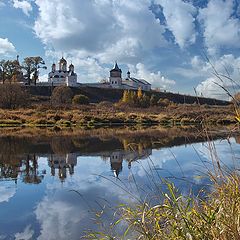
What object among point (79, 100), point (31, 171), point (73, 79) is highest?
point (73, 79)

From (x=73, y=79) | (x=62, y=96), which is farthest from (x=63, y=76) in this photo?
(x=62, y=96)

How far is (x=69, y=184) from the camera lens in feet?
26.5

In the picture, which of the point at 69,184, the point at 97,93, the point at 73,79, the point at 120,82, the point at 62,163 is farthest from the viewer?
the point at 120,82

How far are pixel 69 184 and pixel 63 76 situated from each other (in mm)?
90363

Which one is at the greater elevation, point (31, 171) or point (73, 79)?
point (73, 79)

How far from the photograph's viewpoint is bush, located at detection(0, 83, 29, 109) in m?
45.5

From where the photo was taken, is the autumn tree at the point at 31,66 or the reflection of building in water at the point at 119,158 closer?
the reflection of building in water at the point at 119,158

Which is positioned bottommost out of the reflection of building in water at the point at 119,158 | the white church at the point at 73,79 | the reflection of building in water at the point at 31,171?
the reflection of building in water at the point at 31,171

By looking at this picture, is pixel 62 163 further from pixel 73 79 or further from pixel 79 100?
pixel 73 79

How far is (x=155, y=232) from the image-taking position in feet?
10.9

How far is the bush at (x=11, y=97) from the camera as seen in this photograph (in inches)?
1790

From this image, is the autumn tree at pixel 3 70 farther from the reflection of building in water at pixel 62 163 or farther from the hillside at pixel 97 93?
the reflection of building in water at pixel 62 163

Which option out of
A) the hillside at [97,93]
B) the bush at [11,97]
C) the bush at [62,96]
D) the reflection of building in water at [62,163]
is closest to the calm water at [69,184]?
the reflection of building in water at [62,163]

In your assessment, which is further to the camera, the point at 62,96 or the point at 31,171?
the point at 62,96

==

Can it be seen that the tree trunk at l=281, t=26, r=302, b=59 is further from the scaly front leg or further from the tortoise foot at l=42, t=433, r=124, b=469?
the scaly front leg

= Exercise instructions =
Pick out each line of the data above that contains the word "building" and copy those lines.

= Task answer =
From where the photo was taken, is the autumn tree at the point at 31,66 or the reflection of building in water at the point at 119,158 closer?
the reflection of building in water at the point at 119,158
Which is positioned bottommost out of the reflection of building in water at the point at 119,158 | the white church at the point at 73,79 | the reflection of building in water at the point at 31,171?
the reflection of building in water at the point at 31,171
From this image, is the autumn tree at pixel 3 70 farther from the reflection of building in water at pixel 62 163 or farther from the hillside at pixel 97 93?
the reflection of building in water at pixel 62 163
D) the reflection of building in water at [62,163]
the reflection of building in water at [62,163]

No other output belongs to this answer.